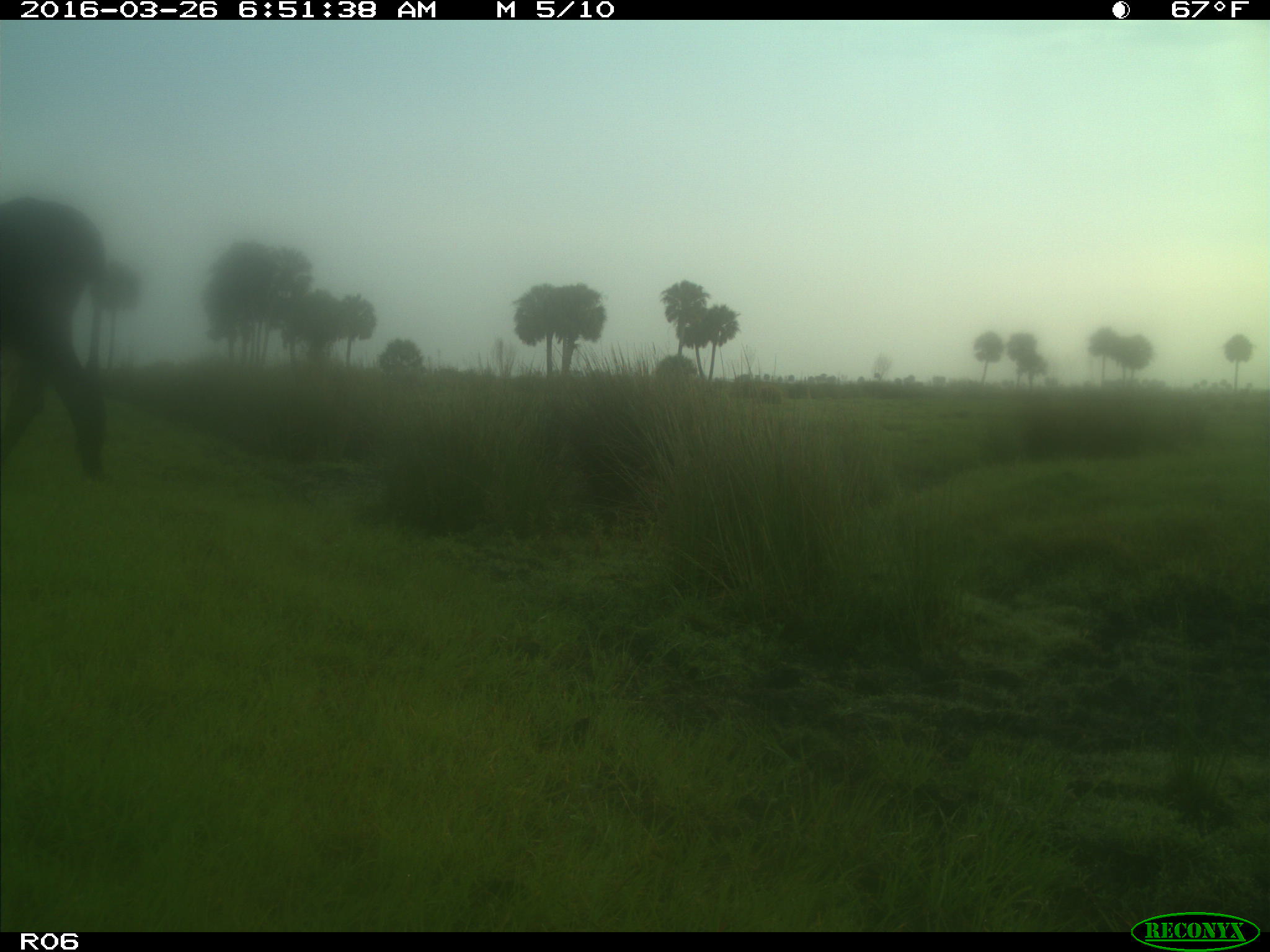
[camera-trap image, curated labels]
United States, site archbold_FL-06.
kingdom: Animalia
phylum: Chordata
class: Mammalia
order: Artiodactyla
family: Bovidae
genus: Bos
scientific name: Bos taurus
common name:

* **Your objective**: Copy the listing exactly, omitting pictures.

* **Task result**:
[camera-trap image, curated labels]
United States, site archbold_FL-06.
kingdom: Animalia
phylum: Chordata
class: Mammalia
order: Artiodactyla
family: Bovidae
genus: Bos
scientific name: Bos taurus
common name:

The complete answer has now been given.